Liu Lan, Hui Zhanfa, Chen Guiming, Cai Tingfeng, Zhou Chiyu
School of Electronic and Information Engineering, Guangdong Polytechnic Normal University, Guangzhou, 510655, Guangdong, China.
Sci Rep. 2025 Aug 1;15(1):28176. doi: 10.1038/s41598-025-10650-6.
Accurate vulnerability prediction is crucial for identifying potential security risks in software, especially in the context of imbalanced and complex real-world datasets. Traditional methods, such as single-task learning and ensemble approaches, often struggle with these challenges, particularly in detecting rare but critical vulnerabilities. To address this, we propose the MTLPT: Multi-Task Learning with Position Encoding and Lightweight Transformer for Vulnerability Prediction, a novel multi-task learning framework that leverages custom lightweight Transformer blocks and position encoding layers to effectively capture long-range dependencies and complex patterns in source code. The MTLPT model improves sensitivity to rare vulnerabilities and incorporates a dynamic weight loss function to adjust for imbalanced data. Our experiments on real-world vulnerability datasets demonstrate that MTLPT outperforms traditional methods in key performance metrics such as recall, F1-score, AUC, and MCC. Ablation studies further validate the contributions of the lightweight Transformer blocks, position encoding layers, and dynamic weight loss function, confirming their role in enhancing the model's predictive accuracy and efficiency.

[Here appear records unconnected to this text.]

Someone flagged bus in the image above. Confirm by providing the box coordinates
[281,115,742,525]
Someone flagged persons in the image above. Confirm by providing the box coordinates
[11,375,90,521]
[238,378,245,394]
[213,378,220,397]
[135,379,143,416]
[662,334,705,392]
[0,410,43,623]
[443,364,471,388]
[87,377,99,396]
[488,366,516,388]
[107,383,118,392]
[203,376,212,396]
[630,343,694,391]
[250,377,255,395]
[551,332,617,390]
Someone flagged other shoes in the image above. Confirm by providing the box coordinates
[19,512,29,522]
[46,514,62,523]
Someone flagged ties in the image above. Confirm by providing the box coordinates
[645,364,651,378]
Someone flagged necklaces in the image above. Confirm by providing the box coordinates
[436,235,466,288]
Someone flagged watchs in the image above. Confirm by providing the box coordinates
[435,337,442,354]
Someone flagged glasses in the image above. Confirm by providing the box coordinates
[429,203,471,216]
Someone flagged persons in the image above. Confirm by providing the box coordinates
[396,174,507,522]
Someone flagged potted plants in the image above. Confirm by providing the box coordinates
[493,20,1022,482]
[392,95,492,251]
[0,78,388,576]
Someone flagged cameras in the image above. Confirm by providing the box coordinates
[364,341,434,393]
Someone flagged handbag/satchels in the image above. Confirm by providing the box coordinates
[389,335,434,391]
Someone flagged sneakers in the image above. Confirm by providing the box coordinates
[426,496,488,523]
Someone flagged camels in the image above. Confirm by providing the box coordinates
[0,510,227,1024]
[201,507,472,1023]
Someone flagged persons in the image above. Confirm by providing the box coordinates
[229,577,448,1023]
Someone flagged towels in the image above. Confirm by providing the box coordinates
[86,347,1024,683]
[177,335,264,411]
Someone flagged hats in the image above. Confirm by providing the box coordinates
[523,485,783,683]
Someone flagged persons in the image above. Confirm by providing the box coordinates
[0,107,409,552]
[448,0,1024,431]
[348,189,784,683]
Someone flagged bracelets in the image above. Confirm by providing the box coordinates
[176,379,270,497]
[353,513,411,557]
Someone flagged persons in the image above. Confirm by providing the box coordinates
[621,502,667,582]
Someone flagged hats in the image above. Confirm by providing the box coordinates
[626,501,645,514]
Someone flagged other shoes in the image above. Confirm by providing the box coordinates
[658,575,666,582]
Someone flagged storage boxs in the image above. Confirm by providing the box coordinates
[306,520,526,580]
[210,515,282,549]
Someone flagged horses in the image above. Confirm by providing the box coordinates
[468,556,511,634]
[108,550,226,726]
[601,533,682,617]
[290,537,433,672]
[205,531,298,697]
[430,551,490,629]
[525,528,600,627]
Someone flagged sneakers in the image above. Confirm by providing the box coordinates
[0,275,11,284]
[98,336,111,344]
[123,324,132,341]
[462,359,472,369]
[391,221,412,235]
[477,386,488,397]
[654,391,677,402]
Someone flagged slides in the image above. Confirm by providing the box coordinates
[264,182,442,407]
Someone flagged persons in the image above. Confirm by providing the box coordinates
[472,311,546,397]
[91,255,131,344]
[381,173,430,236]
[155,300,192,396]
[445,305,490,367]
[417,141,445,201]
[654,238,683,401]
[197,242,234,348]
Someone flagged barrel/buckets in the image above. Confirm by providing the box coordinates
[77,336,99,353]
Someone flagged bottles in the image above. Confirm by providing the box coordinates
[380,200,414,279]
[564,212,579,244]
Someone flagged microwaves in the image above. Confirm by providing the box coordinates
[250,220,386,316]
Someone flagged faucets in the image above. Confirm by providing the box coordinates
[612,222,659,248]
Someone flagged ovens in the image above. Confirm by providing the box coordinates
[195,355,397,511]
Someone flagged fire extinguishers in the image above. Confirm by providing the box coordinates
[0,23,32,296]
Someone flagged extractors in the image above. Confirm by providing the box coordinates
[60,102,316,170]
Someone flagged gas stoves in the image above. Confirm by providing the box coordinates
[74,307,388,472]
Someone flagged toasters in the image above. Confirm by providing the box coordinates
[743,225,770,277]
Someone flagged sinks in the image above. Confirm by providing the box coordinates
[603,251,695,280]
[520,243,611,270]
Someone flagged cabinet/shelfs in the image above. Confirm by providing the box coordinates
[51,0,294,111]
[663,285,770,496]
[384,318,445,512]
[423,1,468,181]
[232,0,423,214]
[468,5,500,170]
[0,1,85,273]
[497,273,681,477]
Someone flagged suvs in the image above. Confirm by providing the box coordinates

准确的漏洞预测对于识别软件中的潜在安全风险至关重要,尤其是在不平衡且复杂的现实世界数据集的背景下。传统方法,如单任务学习和集成方法,往往难以应对这些挑战,特别是在检测罕见但关键的漏洞方面。为了解决这个问题,我们提出了MTLPT:用于漏洞预测的带位置编码和轻量级Transformer的多任务学习,这是一种新颖的多任务学习框架,它利用自定义的轻量级Transformer模块和位置编码层来有效捕获源代码中的长距离依赖关系和复杂模式。MTLPT模型提高了对罕见漏洞的敏感度,并纳入了动态加权损失函数以适应不平衡数据。我们在现实世界漏洞数据集上的实验表明,MTLPT在召回率、F1分数、AUC和MCC等关键性能指标上优于传统方法。消融研究进一步验证了轻量级Transformer模块、位置编码层和动态加权损失函数的贡献,证实了它们在提高模型预测准确性和效率方面的作用。